Handling Sibling Fights

Handling Sibling Fights

Sibling rivalry and sibling fights are common childhood concerns. However, it can be a matter of great concern if your kids become aggressive. Read on to find more about sibling rivalry and how to handle sibling fights.

Siblings do fight with each other and it is common that they swing back and forth. Parents find it energy draining when their siblings fight. Although this is quite common sight and happens in every house where there is more than one child. In some homes this is seen rarely while in some it is quite common and happens most of the time.

Most often it is seen that sibling rivalry starts even before the birth of the second child. This goes on increasing and decreasing when the kids have to share everything from toys to rooms and attention of their parents too. Although you cannot completely stop the indifference but at least you can minimize the conflicts to a great extent.

Reasons behind Siblings Fight

There are numerous reasons for which siblings can fight. However, some of the common causes are based on jealousy, competition and to attract attention.

Growing Needs –

usually kids are very protective and possessive about their toys and belongings. So if their younger brother or sister tries to play with those toys, they react and most often get aggressive too. Teenagers may react when their individuality and independence get hampered. They usually show their reaction by not taking the responsibility of their younger one or doing any household job or help.

——

- [Problems to solve]
[A] Please output everything in the article on sibling fights from "Sibling rivalry and sibling" down to "a great extent.", word for word.
[B] Answer these questions from the article on sibling fights:
(i) According to the article, when does sibling rivalry often start?
(ii) Which common causes of sibling fights does the article name?
(iii) How do teenagers usually show their reaction when their individuality and independence get hampered?
[C] Take the article on sibling fights further, picking up after its last sentence.

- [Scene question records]
——

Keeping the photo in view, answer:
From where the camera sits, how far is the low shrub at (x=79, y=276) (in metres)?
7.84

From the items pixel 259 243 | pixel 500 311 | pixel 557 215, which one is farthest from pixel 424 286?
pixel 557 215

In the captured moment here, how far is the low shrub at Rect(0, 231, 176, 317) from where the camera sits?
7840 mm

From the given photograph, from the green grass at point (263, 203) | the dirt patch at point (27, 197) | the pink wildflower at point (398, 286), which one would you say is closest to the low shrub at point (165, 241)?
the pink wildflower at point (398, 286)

——

- [Expected responses]
[A]
Sibling rivalry and sibling fights are common childhood concerns. However, it can be a matter of great concern if your kids become aggressive. Read on to find more about sibling rivalry and how to handle sibling fights.

Siblings do fight with each other and it is common that they swing back and forth. Parents find it energy draining when their siblings fight. Although this is quite common sight and happens in every house where there is more than one child. In some homes this is seen rarely while in some it is quite common and happens most of the time.

Most often it is seen that sibling rivalry starts even before the birth of the second child. This goes on increasing and decreasing when the kids have to share everything from toys to rooms and attention of their parents too. Although you cannot completely stop the indifference but at least you can minimize the conflicts to a great extent.

[B]
(i) Even before the birth of the second child.
(ii) Jealousy, competition and the wish to attract attention.
(iii) By not taking responsibility for their younger sibling and not doing any household job or help.

[C]
Individual Natures –

Your kids have different moods, natures and temperaments and these characteristics play a vital role in how they behave with others. Every child wants to have the attention of his parents and if he feels that his younger one is getting more, he might react and show his anger by fighting with his younger one.

Get Attention –

Kids also fight to get attention from you. If you have been busy or not paying attention to your kids’ demands and requests, it is possible that will start fighting so that you come and listen to them, their problems or words.

Feels Slighted –

Kids fight when the younger one feels slighted as the elder one usually finds it unacceptable to play with him. The older one feels that he is not a small baby or playing with a small baby will make him become a subject of ridicule among his friends.

Out of Habit –

Most often it is seen that siblings fight just because they have a habit to do so. This usually happens if proper counseling along with right love and care is not given to children right from the time the second child is born.

How to Handle Sibling Fights

  • Make your kids learn that you are aware of their feelings. Try to communicate and demonstrate understanding so that they share their feelings in words with you.
  • Make it clear to your kids that yelling and hitting is not part of game and is unacceptable too.
  • Pay attention to both your children and spend time with them.
  • Although siblings fight, they cannot stand to be separated. So, you can threaten them if things get too far.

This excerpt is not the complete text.